Crustless Tex-Mex Meatloaf Cheddar Pie

It's not a secret that my family loves food. We obsess about it, really. When we're enjoying one meal, we're talking about what's going to be prepared for the next. When we go on trips, the most important decision to make is where we're going to eat. When we go to a favorite restaurant, we order the same thing. Every. Time. It's bad! Real bad!

Not only do we get into the food itself, but we have heirloom serving dishes and real silverware bought from somewhere across seas way back when that we inherited from extended family who have passed on. This family has loved eating for many generations! (Okay, so we don't eat this fancy all the time, just for special occasions)
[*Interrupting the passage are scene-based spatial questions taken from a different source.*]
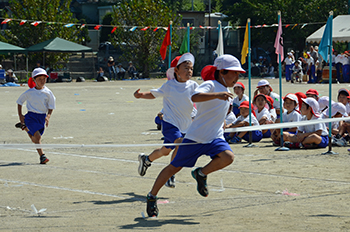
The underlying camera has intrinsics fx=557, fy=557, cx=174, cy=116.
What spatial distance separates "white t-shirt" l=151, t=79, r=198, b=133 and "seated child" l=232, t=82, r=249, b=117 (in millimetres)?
5307

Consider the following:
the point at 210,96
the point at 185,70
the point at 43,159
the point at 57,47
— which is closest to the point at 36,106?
the point at 43,159

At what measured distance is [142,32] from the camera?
42.8m

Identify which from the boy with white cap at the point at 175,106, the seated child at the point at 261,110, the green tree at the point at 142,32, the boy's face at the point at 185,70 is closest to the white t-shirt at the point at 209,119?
the boy's face at the point at 185,70

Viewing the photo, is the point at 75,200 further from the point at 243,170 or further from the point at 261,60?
the point at 261,60

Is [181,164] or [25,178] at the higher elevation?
[181,164]

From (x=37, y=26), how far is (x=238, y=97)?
105 ft

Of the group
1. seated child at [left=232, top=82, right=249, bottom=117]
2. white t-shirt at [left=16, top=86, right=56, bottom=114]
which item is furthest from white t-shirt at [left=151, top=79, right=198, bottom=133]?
seated child at [left=232, top=82, right=249, bottom=117]

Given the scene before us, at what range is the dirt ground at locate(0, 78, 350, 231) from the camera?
5.50 meters

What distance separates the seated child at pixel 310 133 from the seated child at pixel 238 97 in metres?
2.02

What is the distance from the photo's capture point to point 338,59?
31.1m

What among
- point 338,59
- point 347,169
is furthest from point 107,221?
point 338,59

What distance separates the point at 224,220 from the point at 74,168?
403 centimetres

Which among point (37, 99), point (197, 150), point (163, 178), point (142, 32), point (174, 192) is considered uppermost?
point (142, 32)

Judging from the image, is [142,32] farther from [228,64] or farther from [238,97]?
[228,64]
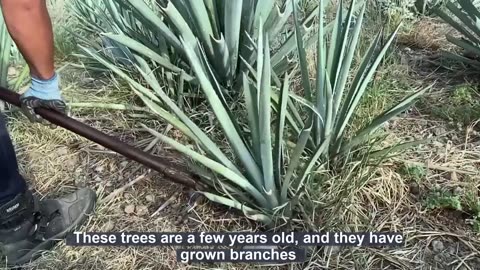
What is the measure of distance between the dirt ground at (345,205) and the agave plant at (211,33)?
26 cm

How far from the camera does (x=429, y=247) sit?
6.44 ft

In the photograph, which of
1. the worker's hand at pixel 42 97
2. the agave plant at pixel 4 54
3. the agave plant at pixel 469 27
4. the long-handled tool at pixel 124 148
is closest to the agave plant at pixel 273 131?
the long-handled tool at pixel 124 148

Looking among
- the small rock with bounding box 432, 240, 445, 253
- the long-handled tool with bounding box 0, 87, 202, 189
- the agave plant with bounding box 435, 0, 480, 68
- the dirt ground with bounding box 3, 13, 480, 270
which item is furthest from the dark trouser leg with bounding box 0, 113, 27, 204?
the agave plant with bounding box 435, 0, 480, 68

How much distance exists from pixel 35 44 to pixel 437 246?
139cm

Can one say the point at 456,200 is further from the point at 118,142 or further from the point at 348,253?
the point at 118,142

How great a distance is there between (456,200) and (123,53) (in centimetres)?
148

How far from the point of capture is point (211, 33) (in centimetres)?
237

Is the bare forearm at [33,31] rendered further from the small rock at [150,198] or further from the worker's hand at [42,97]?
the small rock at [150,198]

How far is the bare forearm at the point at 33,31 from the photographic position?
71.9 inches

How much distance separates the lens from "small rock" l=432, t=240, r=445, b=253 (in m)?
1.95

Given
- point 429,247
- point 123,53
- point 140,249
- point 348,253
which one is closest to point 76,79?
point 123,53

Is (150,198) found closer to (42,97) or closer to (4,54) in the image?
(42,97)

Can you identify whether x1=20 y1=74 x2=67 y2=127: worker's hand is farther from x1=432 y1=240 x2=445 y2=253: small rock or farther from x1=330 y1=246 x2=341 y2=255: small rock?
x1=432 y1=240 x2=445 y2=253: small rock

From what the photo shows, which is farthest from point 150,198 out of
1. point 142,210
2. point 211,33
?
point 211,33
Needless to say, cooking is definitely a hobby of mine that I inherited from my dad. My grandmother can't quite figure it out since she spent a good portion of her life keeping busy with feeding 8 mouths, including herself. I'm thinking it's a generational thing since I have the luxury of being home, with one young child, and have time on my hands to prepare fresh, healthy meals. There are many more factors that would play into this, I know, but I grew up in a family where meals were fun to make and we have a great appreciation for all the creativity out there for it.
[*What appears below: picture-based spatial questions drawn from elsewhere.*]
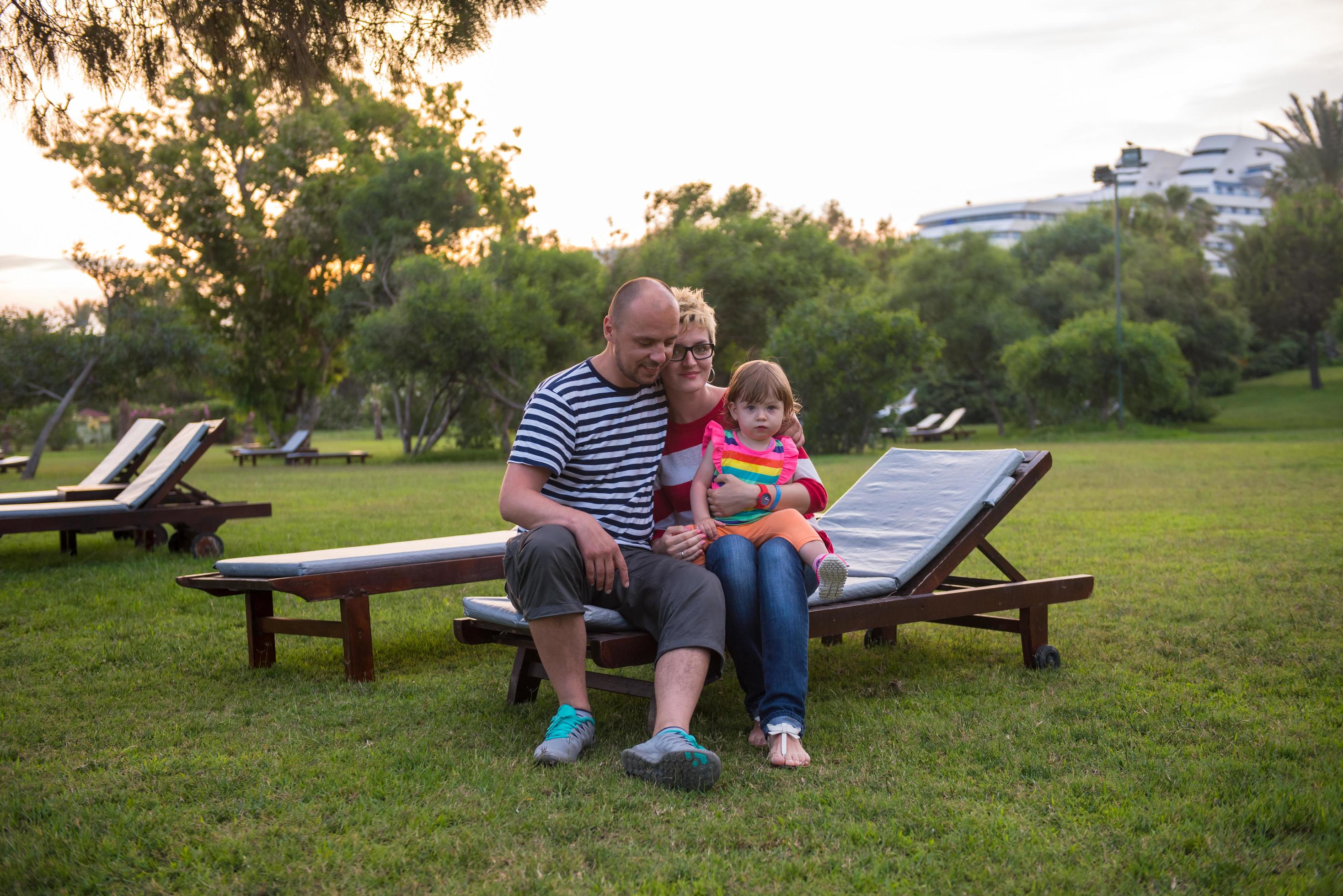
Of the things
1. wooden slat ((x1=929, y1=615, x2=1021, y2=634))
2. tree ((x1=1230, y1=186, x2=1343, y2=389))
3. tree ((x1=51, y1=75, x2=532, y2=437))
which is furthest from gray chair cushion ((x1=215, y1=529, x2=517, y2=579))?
tree ((x1=1230, y1=186, x2=1343, y2=389))

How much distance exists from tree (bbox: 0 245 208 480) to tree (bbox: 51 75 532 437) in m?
4.81

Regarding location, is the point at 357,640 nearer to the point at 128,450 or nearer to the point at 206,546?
the point at 206,546

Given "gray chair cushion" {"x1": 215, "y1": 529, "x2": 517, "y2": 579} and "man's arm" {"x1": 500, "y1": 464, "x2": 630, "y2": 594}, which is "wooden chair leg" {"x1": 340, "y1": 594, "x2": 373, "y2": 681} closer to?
"gray chair cushion" {"x1": 215, "y1": 529, "x2": 517, "y2": 579}

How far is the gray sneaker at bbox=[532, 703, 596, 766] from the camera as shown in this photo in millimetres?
3279

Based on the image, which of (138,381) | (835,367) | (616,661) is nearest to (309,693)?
(616,661)

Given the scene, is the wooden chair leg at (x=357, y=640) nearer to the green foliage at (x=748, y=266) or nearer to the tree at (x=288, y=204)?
the green foliage at (x=748, y=266)

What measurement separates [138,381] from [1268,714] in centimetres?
2626

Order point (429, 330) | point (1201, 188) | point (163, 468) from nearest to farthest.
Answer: point (163, 468) → point (429, 330) → point (1201, 188)

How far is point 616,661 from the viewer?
136 inches

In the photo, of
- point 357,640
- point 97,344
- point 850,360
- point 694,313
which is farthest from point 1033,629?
point 97,344

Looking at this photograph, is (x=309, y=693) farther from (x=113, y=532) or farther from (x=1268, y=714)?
(x=113, y=532)

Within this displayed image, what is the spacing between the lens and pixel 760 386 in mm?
3721

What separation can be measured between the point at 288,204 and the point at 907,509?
1138 inches

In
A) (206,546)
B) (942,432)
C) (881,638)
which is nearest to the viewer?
(881,638)
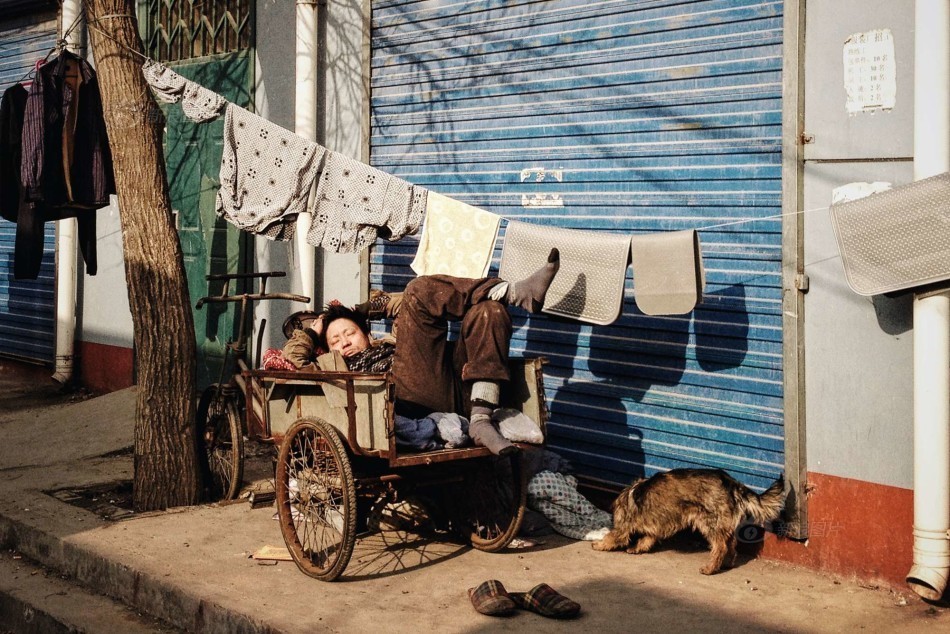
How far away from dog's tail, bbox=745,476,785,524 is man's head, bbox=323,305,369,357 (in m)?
2.34

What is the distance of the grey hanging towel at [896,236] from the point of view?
4453 mm

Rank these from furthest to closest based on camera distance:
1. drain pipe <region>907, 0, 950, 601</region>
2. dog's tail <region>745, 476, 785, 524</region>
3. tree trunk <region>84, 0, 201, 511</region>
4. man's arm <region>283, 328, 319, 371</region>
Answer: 1. tree trunk <region>84, 0, 201, 511</region>
2. man's arm <region>283, 328, 319, 371</region>
3. dog's tail <region>745, 476, 785, 524</region>
4. drain pipe <region>907, 0, 950, 601</region>

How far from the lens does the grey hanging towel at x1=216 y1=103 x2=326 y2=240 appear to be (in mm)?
6059

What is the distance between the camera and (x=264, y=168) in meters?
6.07

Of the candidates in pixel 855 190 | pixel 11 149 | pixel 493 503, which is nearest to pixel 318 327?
pixel 493 503

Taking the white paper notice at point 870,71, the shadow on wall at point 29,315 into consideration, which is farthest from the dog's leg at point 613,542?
the shadow on wall at point 29,315

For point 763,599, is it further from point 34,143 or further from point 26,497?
point 34,143

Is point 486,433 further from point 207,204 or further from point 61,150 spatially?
point 207,204

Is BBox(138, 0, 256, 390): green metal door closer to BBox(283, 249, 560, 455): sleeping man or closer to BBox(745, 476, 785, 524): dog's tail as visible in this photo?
BBox(283, 249, 560, 455): sleeping man

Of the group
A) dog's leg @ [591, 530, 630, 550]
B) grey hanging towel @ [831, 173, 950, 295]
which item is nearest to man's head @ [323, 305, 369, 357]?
dog's leg @ [591, 530, 630, 550]

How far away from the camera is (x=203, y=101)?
6012 millimetres

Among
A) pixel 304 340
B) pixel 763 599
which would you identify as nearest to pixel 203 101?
pixel 304 340

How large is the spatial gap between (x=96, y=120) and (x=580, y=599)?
4914mm

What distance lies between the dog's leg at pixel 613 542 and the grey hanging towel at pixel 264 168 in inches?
104
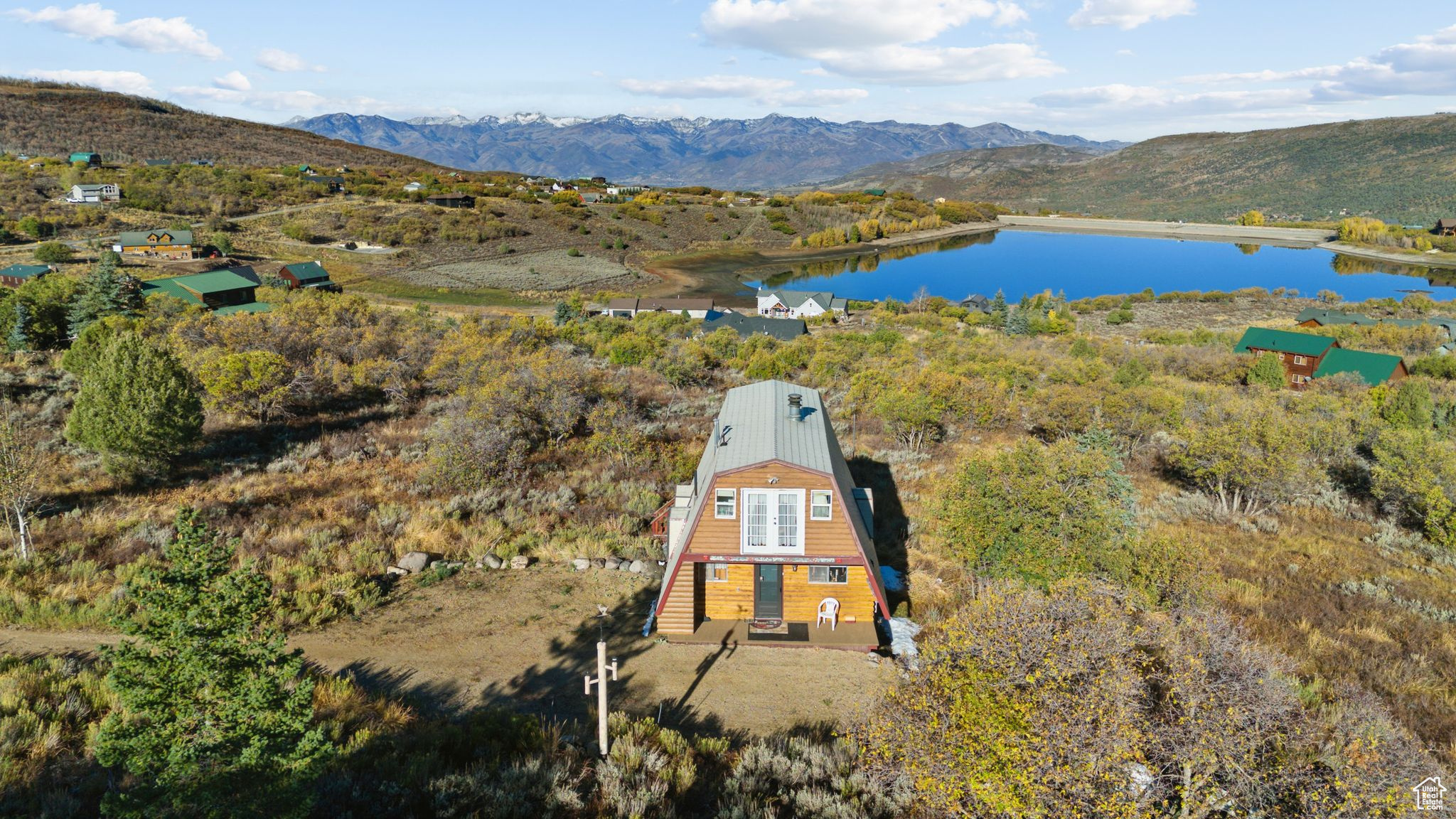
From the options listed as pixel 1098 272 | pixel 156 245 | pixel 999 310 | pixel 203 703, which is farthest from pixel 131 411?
pixel 1098 272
So, without further ado, here is a recipe I'd like to share. It's from "Everyday With Rachael Ray." Some folks have a love/hate relationship with her, I know. I'm not crazy about all her lingo, but I am crazy about her creativity, level of fresh ingredients, and overall really flavorful meals! I made this the other night and thought it was worthy of passing on.

16 oz jar of fired-roasted red peppers, drained split, and seeded
12 oz (3 cups) shredded Mexican cheese blend (I used the 4 cheese blend, without the seasoning)
1.5 lb ground lean beef
16 oz jar chunky salsa
1 cup bread crumbs
2 eggs, lightly beaten
1/3 cup chopped flat-leaf parsley
3/4 tsp salt
3/4 tsp pepper

1. Preheat oven to 375. Grease a 10" pie pan with a light coat of olive oil and line with red peppers.
2. Scatter 1 cup of cheese on top.
3. In a bowl, mix 1 cup of cheese, beef, 3/4 cup salsa, bread crumbs, eggs, parsley, salt, and pepper until just combined.
4. Press into the pepper/cheese-lined pie plate. Spread the remaining salsa on top. Bake for 35 minutes.
5. Spread the rest of the cheese on top and bake another 10-15 minutes.
6. Let cool for 15 minutes before serving.

IT'S SO GOOD!!!

Side note: If you actually look this up online (www.everydaywithrachaelraymag.com), it tells you to bake it in less time. I think they made a mistake, because there is no way this would be fully cooked with the amount of time they tell you.

1 comment:

kclblogs said...

I can tell I'm going to be referring back to this blog a lot for meal ideas!